![Rust](https://github.com/qsib-cbie/tsz/actions/workflows/rust.yml/badge.svg)
[![Crate](https://img.shields.io/crates/v/tsz-compress)](https://crates.io/crates/tsz-compress)
[![DOI](https://zenodo.org/badge/597249911.svg)](https://zenodo.org/badge/latestdoi/597249911)

# tsz :: Compact Integral Time-Series Compression

A portable implementation for bit-packing on space-constrained systems for time-series integral data sampled on embedded systems.

Inspiration drawn from Delta encoding, IC FIFO compression, and Gorilla timestamp compression. https://www.vldb.org/pvldb/vol8/p1816-teller.pdf

## Pros and Cons

✅ `tsz` is designed to lean heavily on delta and delta-delta compression.
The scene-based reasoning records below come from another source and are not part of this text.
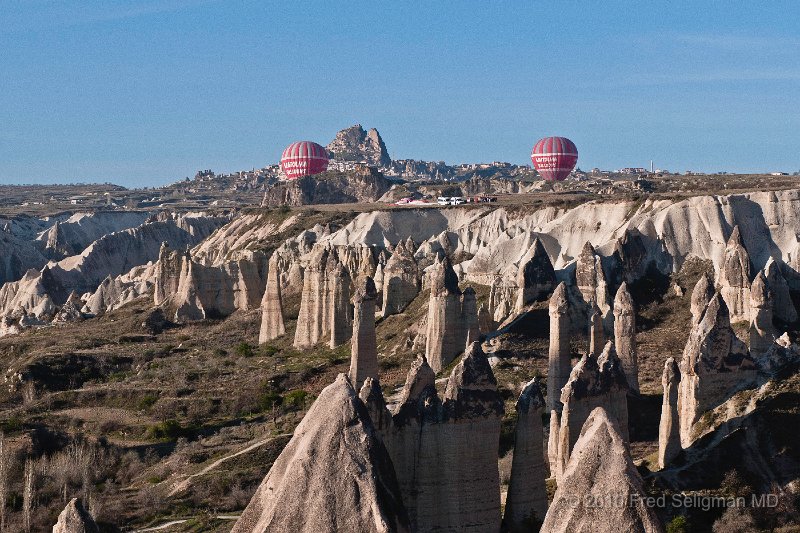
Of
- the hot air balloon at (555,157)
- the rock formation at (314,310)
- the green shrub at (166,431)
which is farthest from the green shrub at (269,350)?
the hot air balloon at (555,157)

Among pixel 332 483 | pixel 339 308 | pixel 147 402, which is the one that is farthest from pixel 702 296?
pixel 332 483

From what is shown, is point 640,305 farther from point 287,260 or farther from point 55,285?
point 55,285

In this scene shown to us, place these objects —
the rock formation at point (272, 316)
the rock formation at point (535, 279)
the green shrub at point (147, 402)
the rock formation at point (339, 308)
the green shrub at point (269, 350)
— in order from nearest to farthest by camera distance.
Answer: the rock formation at point (535, 279)
the green shrub at point (147, 402)
the rock formation at point (339, 308)
the green shrub at point (269, 350)
the rock formation at point (272, 316)

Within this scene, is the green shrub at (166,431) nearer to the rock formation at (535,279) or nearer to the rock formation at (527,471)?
the rock formation at (535,279)

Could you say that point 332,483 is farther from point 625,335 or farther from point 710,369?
point 625,335

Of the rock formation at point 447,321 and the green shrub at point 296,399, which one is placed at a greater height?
the rock formation at point 447,321

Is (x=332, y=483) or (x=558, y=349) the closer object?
(x=332, y=483)

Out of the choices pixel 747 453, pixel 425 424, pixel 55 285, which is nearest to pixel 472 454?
pixel 425 424
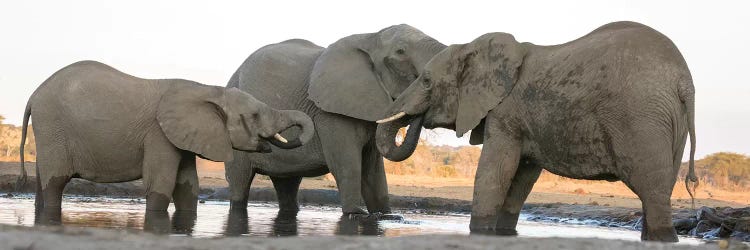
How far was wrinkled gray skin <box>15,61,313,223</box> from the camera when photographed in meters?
11.3

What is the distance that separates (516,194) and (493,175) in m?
0.78

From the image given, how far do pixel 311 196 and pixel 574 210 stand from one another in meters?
4.52

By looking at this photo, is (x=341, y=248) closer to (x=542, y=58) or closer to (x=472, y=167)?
(x=542, y=58)

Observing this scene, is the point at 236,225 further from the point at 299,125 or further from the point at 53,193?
the point at 53,193

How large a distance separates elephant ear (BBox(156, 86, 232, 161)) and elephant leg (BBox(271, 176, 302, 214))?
287 cm

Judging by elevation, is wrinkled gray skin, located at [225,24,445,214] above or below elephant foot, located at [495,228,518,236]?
above

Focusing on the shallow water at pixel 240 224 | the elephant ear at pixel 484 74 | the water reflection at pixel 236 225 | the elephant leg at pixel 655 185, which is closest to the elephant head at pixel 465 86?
the elephant ear at pixel 484 74

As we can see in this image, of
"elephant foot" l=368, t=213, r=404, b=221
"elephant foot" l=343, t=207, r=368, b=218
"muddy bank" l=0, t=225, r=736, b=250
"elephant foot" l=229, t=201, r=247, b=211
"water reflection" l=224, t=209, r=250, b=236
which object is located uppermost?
"elephant foot" l=229, t=201, r=247, b=211

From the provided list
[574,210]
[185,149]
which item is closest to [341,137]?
[185,149]

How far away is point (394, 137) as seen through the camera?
1123cm

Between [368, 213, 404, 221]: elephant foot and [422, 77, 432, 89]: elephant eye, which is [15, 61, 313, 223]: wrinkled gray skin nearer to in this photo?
[368, 213, 404, 221]: elephant foot

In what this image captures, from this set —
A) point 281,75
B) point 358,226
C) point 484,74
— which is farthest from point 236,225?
point 281,75

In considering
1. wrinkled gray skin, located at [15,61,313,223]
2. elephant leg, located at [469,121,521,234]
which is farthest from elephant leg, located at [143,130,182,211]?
elephant leg, located at [469,121,521,234]

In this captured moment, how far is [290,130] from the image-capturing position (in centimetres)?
1341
As shown by Gorilla in practice, data points that change the same way compress very well (96% of timestamps could be represented by 1 bit in the Gorilla block).
Periodic integral data, like those from embedded sensor data, that changes with low noise rates will mostly follow the same compression patterns as the timestamps generated by consitently clocked intervals.

✅ `tsz` is designed to take advantage of the integral data patterns produced by ICs that generate consistent bit-width integral data over time with similar magnitudes of change.

✅ `tsz` is designed to compress on 32-bit Cortex-M and emit framed packets that would be considered very small outside of the embedded ecosystem. It is compatible with (and much faster on 64-bit) and does limit the size of the compressed data.

✅ `tsz` is designed to emit half-byte aligned words that work with a second-pass compression algorithm such as LZ4 or ZSTD.

❌ `tsz` is not designed to handle oscillating change or irregular event time streams optimally but can encode that information about as well as uncompressed.

❌ `tsz` is not designed to handle floating-point or fixed-point data. Use of fixed-point is functional but not optimal, and floating-point is not supported.

❌ `tsz` is not designed to optimize perfectly predictable data. Real-life instruments have some non-zero noise that often prevents perfect linearity.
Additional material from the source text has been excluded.